Attention builds. The Christian Science Monitor reported that Ivy walls lower with free online classes from Coursera and edX, while TIME covered the MOOC Brigade. The stories provide overviews of the MOOC movement and signal that the shift to online learning in higher education is gaining increasing attention from the media and the public.

The Big “D”

Brookings on Big Data. The Brookings Institution released a new report this week: Big Data for Education: Data Mining, Data Analytics, and Web Dashboards. The report examines the potential for improved research, evaluation and accountability with educational “big data” and speaks to the potential to improve a teacher’s to evaluate learning and enable evaluation of a wider range of student actions. Look for the release of our second paper in the Digital Learning Now! Smart Series next month that will provide solutions to solve some of the current problems with student data.
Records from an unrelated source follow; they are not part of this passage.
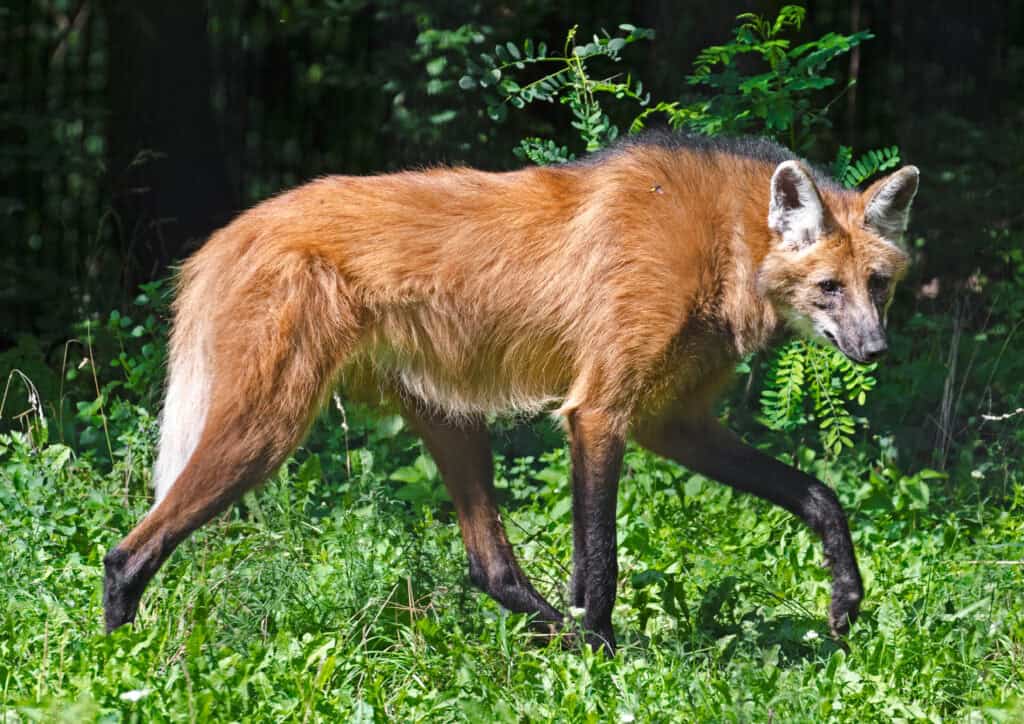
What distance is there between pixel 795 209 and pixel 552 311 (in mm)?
755

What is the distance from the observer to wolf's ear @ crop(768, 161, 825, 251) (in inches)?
135

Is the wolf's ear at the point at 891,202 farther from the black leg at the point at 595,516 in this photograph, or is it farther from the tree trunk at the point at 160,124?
the tree trunk at the point at 160,124

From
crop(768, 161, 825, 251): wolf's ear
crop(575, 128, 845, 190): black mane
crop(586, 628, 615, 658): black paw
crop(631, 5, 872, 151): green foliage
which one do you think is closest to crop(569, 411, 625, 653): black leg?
crop(586, 628, 615, 658): black paw

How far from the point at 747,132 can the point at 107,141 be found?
3.68 metres

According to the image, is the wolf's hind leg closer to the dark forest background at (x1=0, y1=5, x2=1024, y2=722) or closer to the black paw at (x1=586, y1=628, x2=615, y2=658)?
the dark forest background at (x1=0, y1=5, x2=1024, y2=722)

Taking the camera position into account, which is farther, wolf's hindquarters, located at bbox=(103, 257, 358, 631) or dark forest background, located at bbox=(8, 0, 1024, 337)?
dark forest background, located at bbox=(8, 0, 1024, 337)

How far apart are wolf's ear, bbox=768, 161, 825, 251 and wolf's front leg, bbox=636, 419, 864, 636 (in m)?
0.62

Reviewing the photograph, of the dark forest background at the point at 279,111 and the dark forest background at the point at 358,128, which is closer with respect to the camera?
the dark forest background at the point at 358,128

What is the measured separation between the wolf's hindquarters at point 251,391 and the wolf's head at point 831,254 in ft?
4.10

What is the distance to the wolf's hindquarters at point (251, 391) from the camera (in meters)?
3.21

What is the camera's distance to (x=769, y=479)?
3.65m

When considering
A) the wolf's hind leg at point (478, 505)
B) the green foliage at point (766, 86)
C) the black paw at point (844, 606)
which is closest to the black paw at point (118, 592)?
the wolf's hind leg at point (478, 505)

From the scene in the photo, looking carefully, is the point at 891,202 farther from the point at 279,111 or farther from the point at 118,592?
the point at 279,111

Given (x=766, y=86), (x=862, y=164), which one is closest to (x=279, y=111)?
(x=766, y=86)
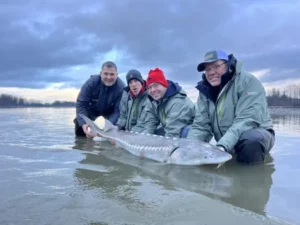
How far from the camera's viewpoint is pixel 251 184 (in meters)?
2.96

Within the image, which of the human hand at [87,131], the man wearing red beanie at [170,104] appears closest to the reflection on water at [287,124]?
the man wearing red beanie at [170,104]

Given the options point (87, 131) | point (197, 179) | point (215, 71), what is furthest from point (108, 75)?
point (197, 179)

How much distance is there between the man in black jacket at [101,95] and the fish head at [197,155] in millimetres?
3554

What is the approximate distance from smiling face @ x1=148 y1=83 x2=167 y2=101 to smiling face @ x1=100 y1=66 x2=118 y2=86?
6.89 ft

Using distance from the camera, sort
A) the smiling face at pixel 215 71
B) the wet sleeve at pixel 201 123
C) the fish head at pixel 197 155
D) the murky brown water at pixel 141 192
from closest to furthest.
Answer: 1. the murky brown water at pixel 141 192
2. the fish head at pixel 197 155
3. the smiling face at pixel 215 71
4. the wet sleeve at pixel 201 123

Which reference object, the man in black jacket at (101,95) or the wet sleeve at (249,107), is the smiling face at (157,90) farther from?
the man in black jacket at (101,95)

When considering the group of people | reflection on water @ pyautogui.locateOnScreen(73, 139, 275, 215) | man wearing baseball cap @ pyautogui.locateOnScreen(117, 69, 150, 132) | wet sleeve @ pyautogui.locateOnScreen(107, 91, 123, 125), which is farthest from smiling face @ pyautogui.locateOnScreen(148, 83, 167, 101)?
wet sleeve @ pyautogui.locateOnScreen(107, 91, 123, 125)

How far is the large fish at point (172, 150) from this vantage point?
356 centimetres

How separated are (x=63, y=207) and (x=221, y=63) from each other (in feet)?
9.19

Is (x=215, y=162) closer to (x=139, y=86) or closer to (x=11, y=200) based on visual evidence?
(x=11, y=200)

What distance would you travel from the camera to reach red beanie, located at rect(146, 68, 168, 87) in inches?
198

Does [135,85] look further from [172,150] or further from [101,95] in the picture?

Edudemic provided readers with another great list this week: 20 Things To Know About How Big Data Is Changing Schools. The article shares a great infographic from Online Degrees that explains what “big data” is, how it works, and the pros/cons of its use.
Mind/Shift brought us another great infographic on “edudata” this week: Understanding Learning Analytics and Student Data. “Learning Analytics 101” is a great quick walk through the current use and potential of big data usage in higher education. Speaking of student data and learning, we’d love to hear your thoughts about What Information Should Show Up Day One With Students?
Disclosures: The Foundation for Excellence in Education, FLVS, Pearson Education, MIND Research and Curriculum Associates are Getting Smart Advocacy Partners.  Edmodo is a portfolio company of Learn Capital where Tom is a Partner.